# McAfee antivirus "virus"



## AntAltMike (Nov 21, 2004)

I've got it, bad. My McAfee subscription expired 37 days ago (gee, how would I know that?) and now I am continually assaulted by pop up, drop down, and slide out messages altering me to potential threats to my computer, and the most annoying characteristic of them is that, quite often, the close message function does not appear for several seconds. What ever happened to the way we used to just hit something like "ctrl" and "f-something" to close the top window?

How can exorcise these McAfee demons?


----------



## P Smith (Jul 25, 2002)

pay to extend your subscription ?


----------



## MysteryMan (May 17, 2010)

AntAltMike said:


> How can exorcise these McAfee demons?


Control Panel - Programs - Programs and Features. Scroll down list to McAfee and right click. Select Uninstall.


----------



## scooper (Apr 22, 2002)

UNinstall McAfee or re-up your subscription.


----------



## Rich (Feb 22, 2007)

scooper said:


> UNinstall McAfee or re-up your subscription.


My ISP (Optimum) gives us McAfee at no cost. Works well and can't beat the cost.

Rich


----------



## billsharpe (Jan 25, 2007)

Windows Defender works well for me. I have to uncheck McAfee install every time I update my Java installation.


----------



## Eva (Nov 8, 2013)

Although my hubs usually build puters, last time we got a pre-built one, first thing 86ed was McAfee.


----------



## grover517 (Sep 29, 2007)

Eset has a good online scanner that you can use for free.


----------



## Nick (Apr 23, 2002)

Comcast/Xfinity has the full *Norton Security Suite* available free to subscribers.

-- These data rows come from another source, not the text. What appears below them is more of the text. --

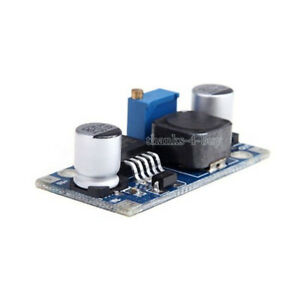 LM2596S Step Down Module DC 3V-40V to1.5v-35V 3.3V 5V 12V 3A Voltage Regulator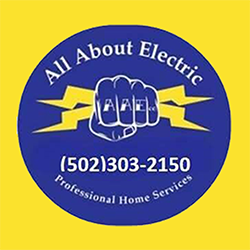 All About Electric Company LLc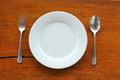 Empty dish and spoon fork Royalty Free Stock Photo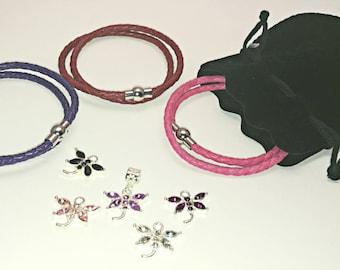 Pandora-style leather wrap charm bracelet with dragonfly charm. Double wrap braided leather.  Fits Pandora, Thomas sabo and European charms.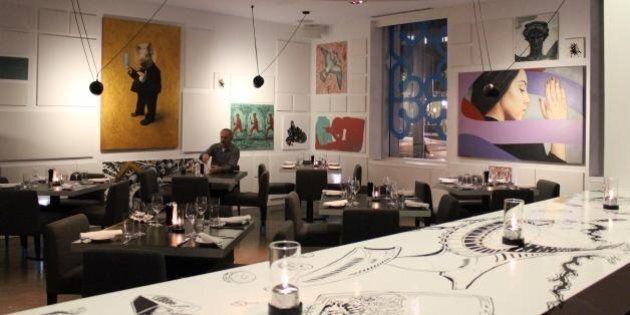 Fruits de mer et œuvres d'art au restaurant êat de l'hôtel W Montréal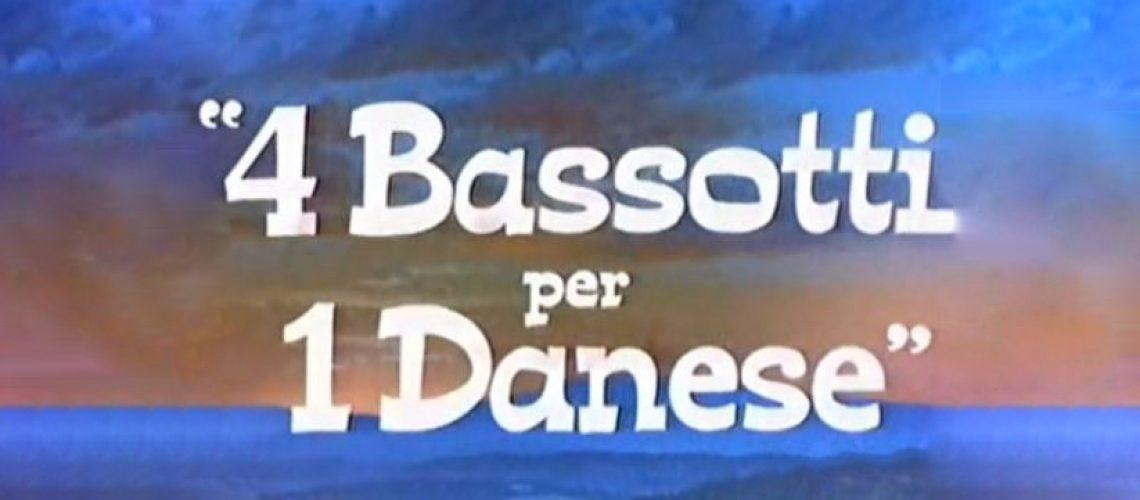 quattro bassotti per un danese copertina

I also use *Malwarebytes* and *CCleaner*.


----------



## cmoss5 (May 26, 2006)

AntAltMike said:


> I've got it, bad. My McAfee subscription expired 37 days ago (gee, how would I know that?) and now I am continually assaulted by pop up, drop down, and slide out messages altering me to potential threats to my computer, and the most annoying characteristic of them is that, quite often, the close message function does not appear for several seconds. What ever happened to the way we used to just hit something like "ctrl" and "f-something" to close the top window?
> 
> How can exorcise these McAfee demons


----------



## cmoss5 (May 26, 2006)

I GOT IT AND HATE MCAFEE!!! REMOVED ALL FROM MY COMPUTER AND DOWNLOADED NORTON 360 AS HAVE ON 5 OTHER COMPUTERS AT HOME AND AT WORK. USE NORTON ERASER IF SOMETHING GETS BY VIA MALWARE AND WORKS GREAT1!!! GO INTO DOWNLOADS FOR THIS.


----------



## P Smith (Jul 25, 2002)

please turn off caps lock - you are shouting here


----------



## AntAltMike (Nov 21, 2004)

I went ahead and renewed for $70. It ran for a while, and then I got a notice that my trial was up and as far as I can tell, it is not running now, because the slide out box in the lower right hand corner that had been telling me that the site I was about to visit was OK doesn't happen anymore. 

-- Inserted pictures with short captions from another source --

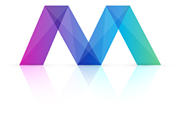 logo-ikona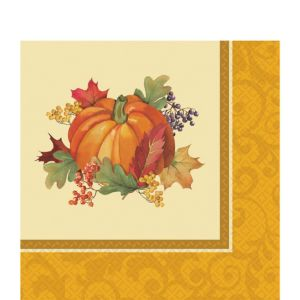 Bountiful Holiday Lunch Napkins 16ct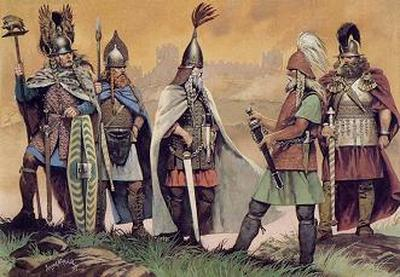 Guerreiro Celta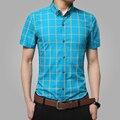 2016 nova homens de manga curta de algodão xadrez masculino casual moda slim fit camisa listrada homens plus size 5XL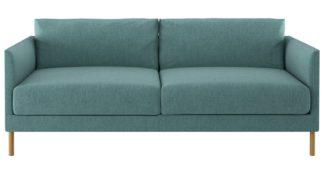An Image of Habitat Hyde 3 Seater Fabric Sofa - Teal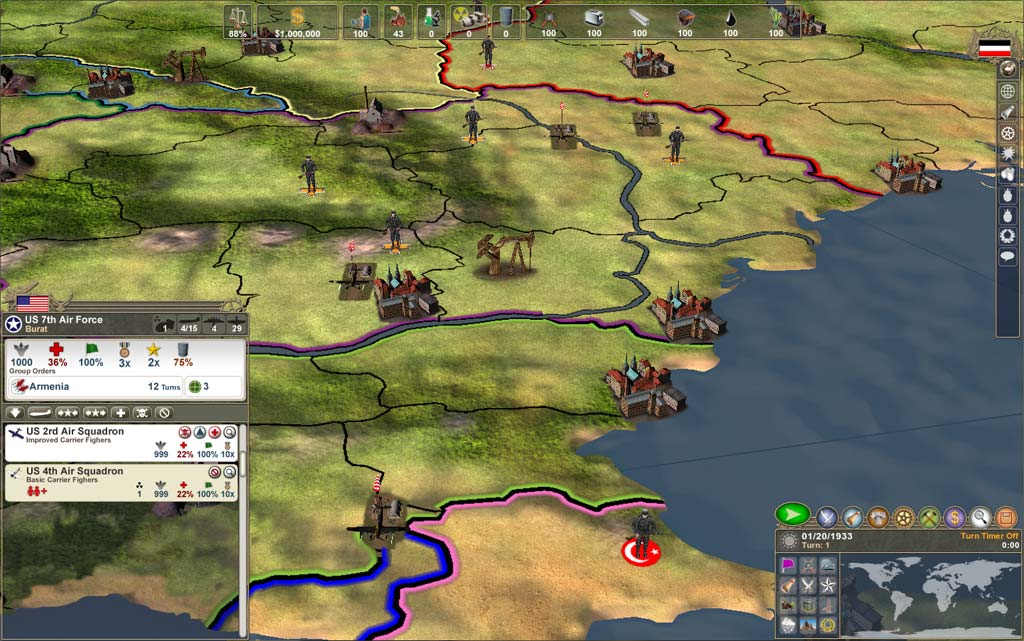 Demos Pc Making History Ii The War Of The World Demo V1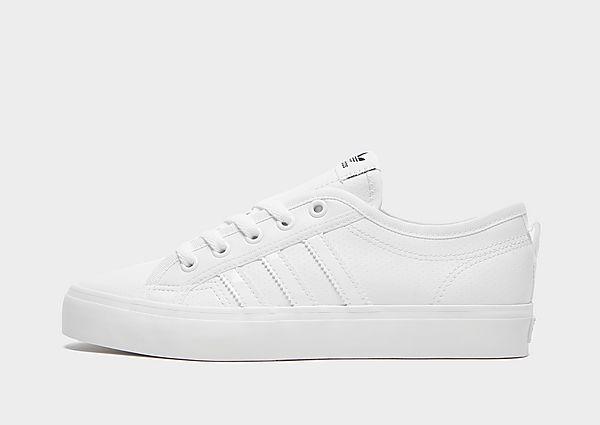 Comprar deportivas adidas Originals Nizza Lo júnior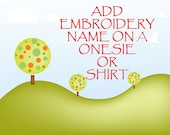 Lily & Max- Add embroidery name on a onesie or shirt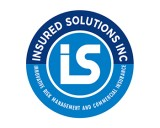 http://www.logocontest.com/public/logoimage/1464271233INSURED SOLUTIONS-IV02.jpg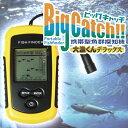 2007 BIG CATCH 大漁くんデラックス 携帯型魚群探知機 サカイトレーディング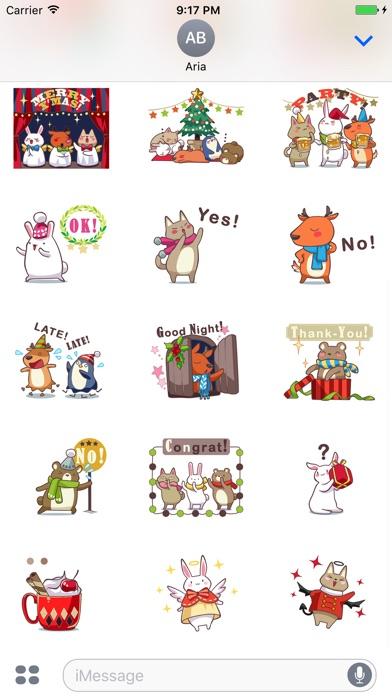 Animated Xmas Party Animals screenshot 2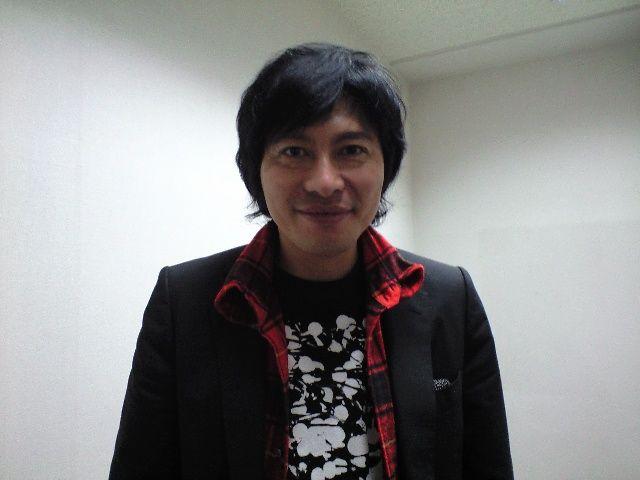 鈴井貴之の画像 p1_30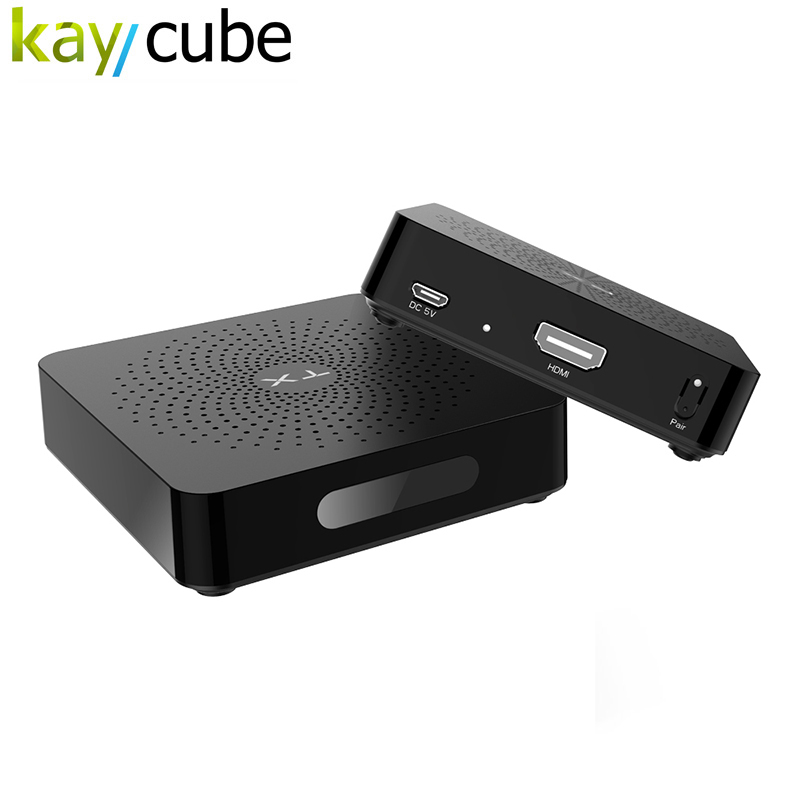 W2H Hd 1080P Hdmi Extender Transmitter Tx/Rx Wireless Hdmi Support Hdmi 3D For Tv Projector Dvd Up To 30M/100 Feet Sender блокада 2 dvd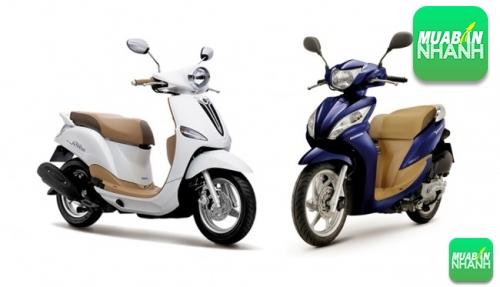 So sánh Honda Vision và Yamaha Grande: xe nào giá tốt đảm bảo chất lượng?, 142, Minh Thiện, Cửa Nhom Cửa Kính, 06/06/2016 14:24:30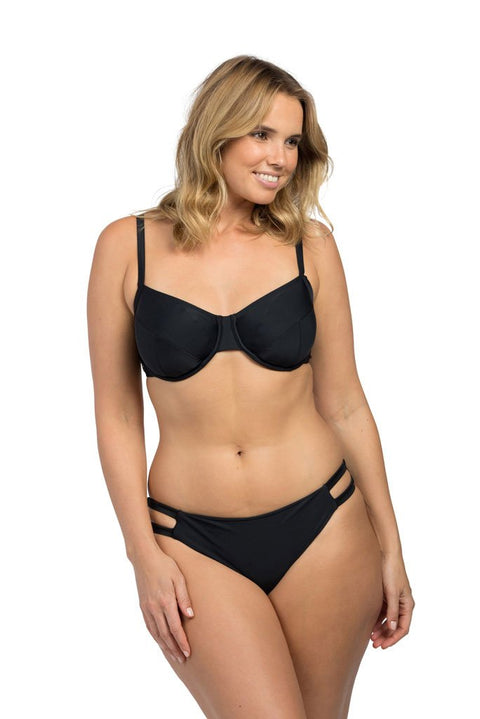 Black Full Cup underwire bra sized Bikini Top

This is becoming more work than I hoped to do. I guess I will uninstall everything "McAfee" and then try to reinstall; the idea being that I will have eliminated any conflict between re-authorization and a free trial.


----------



## AntAltMike (Nov 21, 2004)

But I will still need to somehow "de-junk", I guess, because from what I have read so far, it seems like what I have subscribed to from McAfee is just a gatekeeper that does not seek and neutralize anything that may already be in my computer.


----------



## jimmie57 (Jun 26, 2010)

AntAltMike said:


> But I will still need to somehow "de-junk", I guess, because from what I have read so far, it seems like what I have subscribed to from McAfee is just a gatekeeper that does not seek and neutralize anything that may already be in my computer.


I found this and it looks legit.
*McAfee Consumer Products Removal Tool*
Download McAfee Consumer Products Removal Tool or MCPR from *the McAfee site* and run it. Once you agree to the T&Cs, the program will start. Strangely enough there is no trigger to uninstall the McAfee program as MCPR automatically detects the McAfee software installed on your computer and uninstalls it for you.

Link:Completely uninstall McAfee Internet Security or Antivirus from Windows


----------



## AntAltMike (Nov 21, 2004)

I accessed, Settings, and then Uninstall Programs, and saw three McAfee programs. When I started to uninstall the first, using the HP laptop's own Windows 10 uninstall software, it warned me that the program I was about to uninstall had subscription life left, so I bailed out.

I then tried to uninstall the second of the three, but it ignored my request.

I then uninstalled the third one listed, which I'm pretty sure was the free trial version that came installed in the computer.

I have since rebooted and McAfee presented me with a slide out box that said I was about to connect to a new wireless source and that it was OK. I guess now I have to do something like try to access a program with a virus in it and see if McAfee protects me. Any suggestions for a "bad news" website?


----------



## Cholly (Mar 22, 2004)

for me, it's McAfee LiveSafe. Excellent program.It includes a very good firewall. It updates itself automatically so you always have the latest version. It checks all your apps to make sure you have the latest updates and with your consent, updates them to the latest release. It even includes a password manager.


----------



## ericknolls (Aug 18, 2013)

I went ahead and renewed for $70. That is a lot of money. How many computers are you allowed to download McAfee on? If this is only for one computer - you are being robbed! That is too much for antivirus. I would pay that amount if it was for three years and up to three downloads on a computer or laptop!

Sent from my XT1609 using Tapatalk


----------



## P Smith (Jul 25, 2002)

read the fine print, some packages allow to install it on certain amount of PC


----------



## AntAltMike (Nov 21, 2004)

I never did remedy the conflict between my purchased and installed McAfee and the nuisance teaser enticements that keep popping up from the pre-installed sample version, but that HP laptop bit the dust last week, and I bought a near identical one that had Windows 10 in it rather than the Windows 7 I had been running.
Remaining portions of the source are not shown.